• The task
Write out the listing below character for character, though without its pictures.

• Provided data
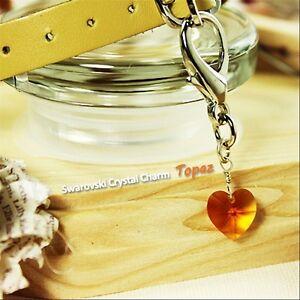 Dog/Cat Luxury Cute Collar Charm-Topaz Swarovski Crystal Heart PetAnimal Diamond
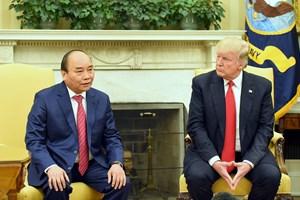 [Video] Thủ tướng Nguyễn Xuân Phúc và Tổng thống Trump gặp gỡ báo chí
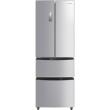 Ronshen 容声 BCD-319WD11MP 多门冰箱 319L  2799元包邮2799元包邮
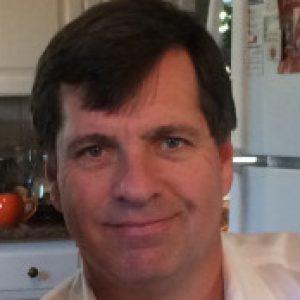 Profile photo of Thomas Byelick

• Reply to the task
 Dog/Cat Luxury Cute Collar Charm-Topaz Swarovski Crystal Heart PetAnimal Diamond
 [Video] Thủ tướng Nguyễn Xuân Phúc và Tổng thống Trump gặp gỡ báo chí
 Ronshen 容声 BCD-319WD11MP 多门冰箱 319L  2799元包邮2799元包邮
 Profile photo of Thomas Byelick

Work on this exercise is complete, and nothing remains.